What is expected — Starting at the line that contains "As we can see" and running through the end of the rows, both included, substitute "dark wheel" for "black wheel". Write out those lines again with nothing else changed.

Spatial relation data

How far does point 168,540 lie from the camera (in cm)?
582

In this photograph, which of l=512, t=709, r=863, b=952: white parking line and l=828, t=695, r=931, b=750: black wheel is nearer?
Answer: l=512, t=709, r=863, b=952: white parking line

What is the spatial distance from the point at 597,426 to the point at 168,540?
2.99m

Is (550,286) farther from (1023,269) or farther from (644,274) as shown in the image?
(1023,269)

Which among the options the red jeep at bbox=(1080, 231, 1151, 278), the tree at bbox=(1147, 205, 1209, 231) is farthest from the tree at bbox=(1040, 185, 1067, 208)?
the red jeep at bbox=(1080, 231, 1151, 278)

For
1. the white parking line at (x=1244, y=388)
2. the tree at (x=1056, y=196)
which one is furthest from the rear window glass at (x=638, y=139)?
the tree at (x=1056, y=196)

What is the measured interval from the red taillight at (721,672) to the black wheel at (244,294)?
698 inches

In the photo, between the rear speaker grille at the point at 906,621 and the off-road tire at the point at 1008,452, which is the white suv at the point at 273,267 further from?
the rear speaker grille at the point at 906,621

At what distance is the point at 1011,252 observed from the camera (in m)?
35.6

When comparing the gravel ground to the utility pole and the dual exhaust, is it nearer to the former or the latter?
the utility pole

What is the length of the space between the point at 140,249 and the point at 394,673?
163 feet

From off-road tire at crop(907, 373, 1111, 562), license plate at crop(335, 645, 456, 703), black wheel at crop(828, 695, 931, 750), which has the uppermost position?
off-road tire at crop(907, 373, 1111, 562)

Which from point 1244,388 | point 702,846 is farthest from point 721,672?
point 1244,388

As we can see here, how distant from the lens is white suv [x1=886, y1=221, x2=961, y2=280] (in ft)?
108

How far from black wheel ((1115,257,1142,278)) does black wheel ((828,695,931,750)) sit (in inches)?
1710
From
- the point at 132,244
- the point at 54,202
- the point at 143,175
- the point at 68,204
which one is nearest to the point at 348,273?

Task output —
As we can see here, how distant from the lens is white suv [x1=886, y1=221, x2=961, y2=280] (in ft)?
108

How far from dark wheel ((1115,257,1142,278)) does dark wheel ((828,695,931,750)) sit (in inches)?
1710
From
- the point at 132,244
- the point at 54,202
- the point at 143,175
- the point at 68,204
which one is nearest to the point at 348,273?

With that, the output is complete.